Die Eli Young Band will unbedingt den nächsten Hit landen

Das ist nicht nur etwas phantasielos. Es ist auch schade. Denn Songs wie das positiv-entspannte "Live With It" (komponiert von Mike Eli, Josh Osborne und Daniel Ross), der von einem synkopierten Groove geprägter Country-Rocker "Tell Me It Is" (Mike Eli, Jon Nite, Jimmy Robbins) oder das Folk-orientierte "Love Ain't" (Ross Copperman, Ashley Gorley, Shane McAnally) kämen gut auch ohne dieses bemühte musikalische Erweckungserlebnis im Refrain aus. Klar, die Herren wissen: eine starke Hookline beschert die halbe Hit-Miete. Andererseits kann diese Gangart auch die starke Stimmung einer Strophe zunichtemachen - so geschehen beispielsweise bei dem als akustischen Folk-Song gestarteten "A Good Thing", den Mike Eli, gemeinsam mit Eric Arjes und Jeffery East schrieb. Kaum kommt der Refrain, ist der sensible Strophen-Zauber auch schon dahin und der Song wird zur gewöhnlichen Dutzendware. Gleiches gilt für die gefühlvolle, mit spacigen Sounds ausgestattete Ballade "Chances Are" (Mike Eli, Eric Arjes und Jordan Minton). Man wartet da schon während der Strophe, ob im Refrain wieder die Potis nach oben gezogen werden. Werden sie. Leider.

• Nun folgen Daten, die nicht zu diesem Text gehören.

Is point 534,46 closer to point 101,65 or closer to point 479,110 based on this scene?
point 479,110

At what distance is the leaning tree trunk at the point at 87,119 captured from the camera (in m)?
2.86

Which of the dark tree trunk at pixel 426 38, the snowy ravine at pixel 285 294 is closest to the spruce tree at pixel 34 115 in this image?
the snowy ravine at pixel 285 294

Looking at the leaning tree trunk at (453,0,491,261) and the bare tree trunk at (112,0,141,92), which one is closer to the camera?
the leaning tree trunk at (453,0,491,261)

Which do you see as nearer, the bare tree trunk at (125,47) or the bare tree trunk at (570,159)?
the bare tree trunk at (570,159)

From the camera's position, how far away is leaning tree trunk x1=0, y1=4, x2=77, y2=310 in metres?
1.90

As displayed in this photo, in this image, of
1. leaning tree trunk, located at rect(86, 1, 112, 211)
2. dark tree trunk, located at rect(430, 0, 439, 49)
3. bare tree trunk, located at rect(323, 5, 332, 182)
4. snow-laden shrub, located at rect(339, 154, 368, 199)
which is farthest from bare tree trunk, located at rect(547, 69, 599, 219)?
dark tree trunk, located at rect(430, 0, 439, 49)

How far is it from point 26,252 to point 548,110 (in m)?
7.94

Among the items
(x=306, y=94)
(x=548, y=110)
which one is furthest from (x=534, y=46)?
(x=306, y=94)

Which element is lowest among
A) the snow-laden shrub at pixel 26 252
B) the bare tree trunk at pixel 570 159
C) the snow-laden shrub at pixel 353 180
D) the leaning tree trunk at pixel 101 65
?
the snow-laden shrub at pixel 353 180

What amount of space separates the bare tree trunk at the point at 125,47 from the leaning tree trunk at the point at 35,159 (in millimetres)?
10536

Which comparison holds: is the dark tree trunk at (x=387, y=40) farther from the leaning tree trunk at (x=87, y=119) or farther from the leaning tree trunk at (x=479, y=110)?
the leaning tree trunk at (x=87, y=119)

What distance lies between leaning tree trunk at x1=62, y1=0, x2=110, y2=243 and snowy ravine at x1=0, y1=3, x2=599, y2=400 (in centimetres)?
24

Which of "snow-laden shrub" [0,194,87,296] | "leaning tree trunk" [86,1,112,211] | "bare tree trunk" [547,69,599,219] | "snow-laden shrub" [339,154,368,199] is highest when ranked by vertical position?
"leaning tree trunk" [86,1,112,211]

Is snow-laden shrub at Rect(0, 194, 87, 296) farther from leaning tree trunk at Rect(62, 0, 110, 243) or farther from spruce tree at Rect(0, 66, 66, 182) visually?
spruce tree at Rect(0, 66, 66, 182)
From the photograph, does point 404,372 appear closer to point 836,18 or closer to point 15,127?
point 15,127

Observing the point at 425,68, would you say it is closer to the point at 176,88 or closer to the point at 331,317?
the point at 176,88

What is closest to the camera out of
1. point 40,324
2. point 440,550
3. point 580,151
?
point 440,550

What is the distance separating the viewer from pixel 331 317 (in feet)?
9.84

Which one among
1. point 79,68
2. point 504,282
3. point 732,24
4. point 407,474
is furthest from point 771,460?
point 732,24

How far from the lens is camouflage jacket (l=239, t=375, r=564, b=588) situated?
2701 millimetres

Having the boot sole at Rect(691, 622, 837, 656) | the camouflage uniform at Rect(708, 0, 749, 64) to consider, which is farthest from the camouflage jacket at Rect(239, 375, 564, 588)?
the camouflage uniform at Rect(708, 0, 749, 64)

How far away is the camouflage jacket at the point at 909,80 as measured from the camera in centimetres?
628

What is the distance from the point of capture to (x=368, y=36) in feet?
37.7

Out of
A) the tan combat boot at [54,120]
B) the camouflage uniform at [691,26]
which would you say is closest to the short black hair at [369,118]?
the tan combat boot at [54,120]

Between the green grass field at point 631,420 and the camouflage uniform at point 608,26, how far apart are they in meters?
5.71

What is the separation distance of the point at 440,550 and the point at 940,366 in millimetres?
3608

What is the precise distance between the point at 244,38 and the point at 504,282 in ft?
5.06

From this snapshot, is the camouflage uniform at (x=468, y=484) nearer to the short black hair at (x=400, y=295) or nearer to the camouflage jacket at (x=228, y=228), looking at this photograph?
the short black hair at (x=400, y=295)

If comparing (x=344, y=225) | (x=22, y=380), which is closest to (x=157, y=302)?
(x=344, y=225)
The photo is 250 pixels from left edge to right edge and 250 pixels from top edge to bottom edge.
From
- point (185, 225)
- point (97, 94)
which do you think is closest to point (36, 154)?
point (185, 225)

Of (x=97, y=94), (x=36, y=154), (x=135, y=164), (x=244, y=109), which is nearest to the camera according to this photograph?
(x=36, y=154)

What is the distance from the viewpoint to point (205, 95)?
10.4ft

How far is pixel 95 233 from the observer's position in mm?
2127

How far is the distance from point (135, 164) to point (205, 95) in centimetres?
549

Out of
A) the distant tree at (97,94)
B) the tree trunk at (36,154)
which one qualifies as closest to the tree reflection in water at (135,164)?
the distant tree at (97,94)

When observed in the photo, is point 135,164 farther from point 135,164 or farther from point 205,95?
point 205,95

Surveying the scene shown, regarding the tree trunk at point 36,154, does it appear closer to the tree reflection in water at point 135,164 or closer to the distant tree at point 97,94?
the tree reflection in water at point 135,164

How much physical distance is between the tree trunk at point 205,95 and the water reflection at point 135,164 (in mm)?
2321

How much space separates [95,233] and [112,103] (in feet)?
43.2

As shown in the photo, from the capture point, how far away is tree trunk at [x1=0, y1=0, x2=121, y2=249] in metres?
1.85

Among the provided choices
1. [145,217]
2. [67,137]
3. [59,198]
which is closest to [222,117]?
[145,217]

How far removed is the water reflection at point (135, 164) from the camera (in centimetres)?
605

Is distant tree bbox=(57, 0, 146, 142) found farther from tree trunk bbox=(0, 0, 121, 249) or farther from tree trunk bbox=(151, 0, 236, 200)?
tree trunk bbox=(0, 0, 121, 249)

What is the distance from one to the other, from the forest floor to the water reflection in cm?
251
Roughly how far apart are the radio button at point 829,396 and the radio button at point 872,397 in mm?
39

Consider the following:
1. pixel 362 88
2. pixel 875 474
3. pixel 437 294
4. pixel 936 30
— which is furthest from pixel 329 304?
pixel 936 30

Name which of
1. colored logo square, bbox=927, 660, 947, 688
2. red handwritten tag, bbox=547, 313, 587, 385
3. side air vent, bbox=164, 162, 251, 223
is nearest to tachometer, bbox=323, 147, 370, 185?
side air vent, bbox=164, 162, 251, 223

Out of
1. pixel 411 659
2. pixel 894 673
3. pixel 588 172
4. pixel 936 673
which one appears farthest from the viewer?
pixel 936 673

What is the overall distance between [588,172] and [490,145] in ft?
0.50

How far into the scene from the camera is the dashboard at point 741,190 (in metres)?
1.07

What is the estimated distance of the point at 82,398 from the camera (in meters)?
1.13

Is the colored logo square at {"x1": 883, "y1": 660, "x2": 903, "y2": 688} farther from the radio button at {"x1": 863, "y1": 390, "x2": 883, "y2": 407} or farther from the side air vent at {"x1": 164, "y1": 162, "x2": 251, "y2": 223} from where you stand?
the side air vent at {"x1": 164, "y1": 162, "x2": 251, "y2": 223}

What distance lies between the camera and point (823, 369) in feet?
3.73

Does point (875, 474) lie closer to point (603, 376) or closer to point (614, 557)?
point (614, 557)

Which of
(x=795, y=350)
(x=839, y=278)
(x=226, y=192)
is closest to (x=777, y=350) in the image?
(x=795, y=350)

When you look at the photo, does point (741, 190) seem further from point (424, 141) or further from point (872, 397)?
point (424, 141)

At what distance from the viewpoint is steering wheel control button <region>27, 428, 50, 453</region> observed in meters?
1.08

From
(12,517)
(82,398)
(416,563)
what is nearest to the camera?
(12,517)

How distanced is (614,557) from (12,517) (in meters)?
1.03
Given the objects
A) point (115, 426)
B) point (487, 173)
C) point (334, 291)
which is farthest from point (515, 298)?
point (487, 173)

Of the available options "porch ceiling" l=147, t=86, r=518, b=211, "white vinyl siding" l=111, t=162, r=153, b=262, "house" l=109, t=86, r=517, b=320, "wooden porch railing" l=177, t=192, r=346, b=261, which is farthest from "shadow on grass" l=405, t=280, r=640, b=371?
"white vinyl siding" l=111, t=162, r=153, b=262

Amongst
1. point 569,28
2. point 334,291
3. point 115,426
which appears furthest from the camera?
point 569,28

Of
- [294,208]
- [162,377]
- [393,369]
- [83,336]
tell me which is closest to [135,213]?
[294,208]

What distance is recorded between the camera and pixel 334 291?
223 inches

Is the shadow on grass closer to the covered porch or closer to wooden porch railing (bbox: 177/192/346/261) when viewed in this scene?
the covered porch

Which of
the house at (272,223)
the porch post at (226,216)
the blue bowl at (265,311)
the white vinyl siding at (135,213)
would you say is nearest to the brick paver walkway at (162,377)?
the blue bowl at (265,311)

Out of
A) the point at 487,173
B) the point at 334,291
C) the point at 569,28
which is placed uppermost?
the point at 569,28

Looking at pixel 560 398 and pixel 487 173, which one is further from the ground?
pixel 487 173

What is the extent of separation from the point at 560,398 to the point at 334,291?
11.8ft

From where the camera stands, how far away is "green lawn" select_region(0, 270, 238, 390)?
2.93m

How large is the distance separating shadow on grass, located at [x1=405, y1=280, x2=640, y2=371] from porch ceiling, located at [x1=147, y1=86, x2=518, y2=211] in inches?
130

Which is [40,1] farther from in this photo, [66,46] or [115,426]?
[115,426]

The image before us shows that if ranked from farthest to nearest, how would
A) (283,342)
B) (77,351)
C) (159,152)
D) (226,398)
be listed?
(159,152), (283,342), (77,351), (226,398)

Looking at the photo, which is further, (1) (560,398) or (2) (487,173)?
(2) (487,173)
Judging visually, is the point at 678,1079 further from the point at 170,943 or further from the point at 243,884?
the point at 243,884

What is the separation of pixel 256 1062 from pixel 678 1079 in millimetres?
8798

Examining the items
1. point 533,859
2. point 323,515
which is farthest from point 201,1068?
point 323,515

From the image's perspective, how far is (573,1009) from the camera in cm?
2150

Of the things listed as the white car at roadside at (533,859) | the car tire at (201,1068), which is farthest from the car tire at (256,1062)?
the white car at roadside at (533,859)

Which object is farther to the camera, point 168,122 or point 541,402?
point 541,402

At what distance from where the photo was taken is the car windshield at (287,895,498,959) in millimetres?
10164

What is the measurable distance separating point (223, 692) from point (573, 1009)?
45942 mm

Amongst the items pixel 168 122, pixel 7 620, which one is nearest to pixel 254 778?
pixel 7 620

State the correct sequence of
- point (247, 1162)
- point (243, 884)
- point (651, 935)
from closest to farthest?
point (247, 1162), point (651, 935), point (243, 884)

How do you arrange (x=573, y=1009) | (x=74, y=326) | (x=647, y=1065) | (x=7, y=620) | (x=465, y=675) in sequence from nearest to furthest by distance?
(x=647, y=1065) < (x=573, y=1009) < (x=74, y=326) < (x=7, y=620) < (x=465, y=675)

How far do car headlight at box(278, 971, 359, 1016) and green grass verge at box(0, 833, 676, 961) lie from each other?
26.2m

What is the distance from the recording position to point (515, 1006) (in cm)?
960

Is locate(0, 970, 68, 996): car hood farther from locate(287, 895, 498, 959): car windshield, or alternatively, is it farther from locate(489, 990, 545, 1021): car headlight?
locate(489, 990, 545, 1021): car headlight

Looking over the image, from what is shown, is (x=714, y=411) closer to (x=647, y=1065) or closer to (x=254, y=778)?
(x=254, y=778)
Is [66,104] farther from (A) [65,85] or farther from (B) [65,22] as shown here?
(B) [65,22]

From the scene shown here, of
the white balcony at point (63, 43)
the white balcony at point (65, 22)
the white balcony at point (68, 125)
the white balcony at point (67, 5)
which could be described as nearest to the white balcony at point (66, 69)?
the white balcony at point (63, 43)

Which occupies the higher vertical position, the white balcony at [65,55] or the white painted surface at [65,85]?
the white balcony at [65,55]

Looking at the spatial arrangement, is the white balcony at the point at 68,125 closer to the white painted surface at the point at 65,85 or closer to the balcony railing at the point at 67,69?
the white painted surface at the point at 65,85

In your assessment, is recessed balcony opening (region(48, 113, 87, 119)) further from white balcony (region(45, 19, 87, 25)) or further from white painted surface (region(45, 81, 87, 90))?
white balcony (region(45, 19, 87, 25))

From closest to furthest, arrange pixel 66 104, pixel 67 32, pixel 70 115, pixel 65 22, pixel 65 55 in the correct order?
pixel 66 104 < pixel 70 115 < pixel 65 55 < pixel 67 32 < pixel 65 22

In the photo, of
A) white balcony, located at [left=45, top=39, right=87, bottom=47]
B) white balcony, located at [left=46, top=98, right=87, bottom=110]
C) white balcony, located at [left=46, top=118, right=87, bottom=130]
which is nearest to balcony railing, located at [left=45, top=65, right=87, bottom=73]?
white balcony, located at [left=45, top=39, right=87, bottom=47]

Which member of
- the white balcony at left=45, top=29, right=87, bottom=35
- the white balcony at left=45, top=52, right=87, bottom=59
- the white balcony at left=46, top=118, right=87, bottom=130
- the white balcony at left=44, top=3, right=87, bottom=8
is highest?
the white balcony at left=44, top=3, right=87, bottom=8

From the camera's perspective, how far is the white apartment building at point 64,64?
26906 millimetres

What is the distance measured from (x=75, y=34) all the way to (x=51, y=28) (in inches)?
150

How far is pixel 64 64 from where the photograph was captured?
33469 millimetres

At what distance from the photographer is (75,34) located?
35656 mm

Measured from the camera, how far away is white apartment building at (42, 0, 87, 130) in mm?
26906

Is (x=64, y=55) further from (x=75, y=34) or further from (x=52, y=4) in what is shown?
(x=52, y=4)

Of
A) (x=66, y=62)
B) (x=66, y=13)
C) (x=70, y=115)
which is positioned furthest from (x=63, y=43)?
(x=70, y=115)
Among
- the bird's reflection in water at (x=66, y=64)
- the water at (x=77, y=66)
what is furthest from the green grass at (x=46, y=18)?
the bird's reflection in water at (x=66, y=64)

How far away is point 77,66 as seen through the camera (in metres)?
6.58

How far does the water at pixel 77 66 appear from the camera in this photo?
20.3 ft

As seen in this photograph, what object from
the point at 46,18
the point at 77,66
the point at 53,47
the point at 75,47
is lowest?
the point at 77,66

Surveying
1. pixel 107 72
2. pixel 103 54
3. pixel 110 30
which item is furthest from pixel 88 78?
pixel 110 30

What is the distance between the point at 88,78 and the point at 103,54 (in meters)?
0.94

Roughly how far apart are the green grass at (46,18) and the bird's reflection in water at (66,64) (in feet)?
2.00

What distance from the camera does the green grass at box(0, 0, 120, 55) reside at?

Dass es auch anders geht, zeigt die bereits mehrfach für einen Grammy nominierte Eli Young Band in dem melancholischen Drinkin'-Song "Break Up in a Bar", geschrieben von Ashley Gorley, Ben Johnson und Hunter Phelps. Ein schnurgerader Country-Rocker mit angezerrter Gitarre, schönen Slide-Gitarren-Elementen und - als weitere Garnierung - Sounds im Stile des 80er-Jahre-Rock.

Fazit: Hit - auf Teufel komm raus!? Es scheint fast so, dass die Eli Young Band mit "Love Talking" alles daransetzt, um wieder an alte Erfolge anzuknüpfen - und vergibt damit so manche Song-Chance.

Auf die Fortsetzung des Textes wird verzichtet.